→ **OBJECTIF A**
D'après le texte de lecture, pourquoi le caractère trop simple ou facile de l'idée de mise en scène ne gêne-t-il pas celui qui écrit ? Répondez en une à trois phrases.
→ **OBJECTIF B**
Citez le texte de lecture entre "Que l'idée de" et "des détours inutiles.", ces deux passages compris.
→ **OBJECTIF C**
Dans le texte de lecture, quels sont les deux éléments relevés dans la scène de la prière au matin du jeune moine barbu ?

→ **TEXTE DE LECTURE**
-=-=-

Que l'idée de mise en scène utilisée alors et que la scène semblent trop simples ou faciles, comme tu le dis, ne me gêne pas. Ca va pour moi dans le sens de ce que le film a recherché. Oeuvre de pauvreté si tu veux, de maturité plus certainement (je vois très bien ce que tu veux dire par là, même si à mon sens il y réussit !), en tout cas tentative d'un retour à certaine essentialité du cinéma, en se coupant des détours inutiles.
PS :
Pour revenir au travail de Champetier, dont il est peut-être plus facile de parler (c'est concret), je te prendrais l'exemple de la prière au matin du jeune moine barbu, dont j'ai mis une photo, de plateau malheureusement, en page 1 :
. On a deux éléments : les rayons de soleil pur qui traversent le vitraux, et le naturel recherché de la photographie. Et bien je trouve qu'il y a un travail, un vrai, pour sortir ce rayon de soleil pur de son symbolisme mastodonte, de son lyrisme, du côté envahissant qu'il pourrait avoir sur la scène (qui nous demande, une énième fois, de nous concentrer sur le moine lui-même) - et ça va au-delà de gérer la surexposition sur la robe blanche... Je suis pas fan, habituellement, du travail des chef-op français et de leur lumière naturaliste, mais même si elle a l'air profondément détestable
, je suis toujours épaté par le boulot de Champetier, son tavail s'avérant toujours aussi mesuré et discret qu'intelligent. Sa façon de toujours faire passer l'équilibre de l'image, sa fonction dans la scène, avant une flamboyance qui viendrait mettre en avant ses talents de chef-op, est quelque chose que je trouve admirable.

-=-=-

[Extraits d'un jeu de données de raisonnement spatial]

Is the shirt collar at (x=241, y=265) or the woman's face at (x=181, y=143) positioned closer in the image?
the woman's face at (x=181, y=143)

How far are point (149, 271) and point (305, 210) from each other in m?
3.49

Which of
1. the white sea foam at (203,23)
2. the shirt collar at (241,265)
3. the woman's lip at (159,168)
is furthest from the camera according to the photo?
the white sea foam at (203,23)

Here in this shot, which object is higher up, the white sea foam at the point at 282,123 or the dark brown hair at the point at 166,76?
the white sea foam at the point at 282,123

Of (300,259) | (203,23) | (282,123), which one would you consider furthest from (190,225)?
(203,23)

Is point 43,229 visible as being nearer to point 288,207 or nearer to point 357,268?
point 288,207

-=-=-

→ **RÉPONSE CORRECTE A**
Cette simplicité va dans le sens de ce que le film a recherché. Il s'agit d'une œuvre de pauvreté ou de maturité, et d'une tentative de retour à une certaine essentialité du cinéma en se coupant des détours inutiles.

→ **RÉPONSE CORRECTE B**
Que l'idée de mise en scène utilisée alors et que la scène semblent trop simples ou faciles, comme tu le dis, ne me gêne pas. Ca va pour moi dans le sens de ce que le film a recherché. Oeuvre de pauvreté si tu veux, de maturité plus certainement (je vois très bien ce que tu veux dire par là, même si à mon sens il y réussit !), en tout cas tentative d'un retour à certaine essentialité du cinéma, en se coupant des détours inutiles.

→ **RÉPONSE CORRECTE C**
Les rayons de soleil pur qui traversent les vitraux, et le naturel recherché de la photographie.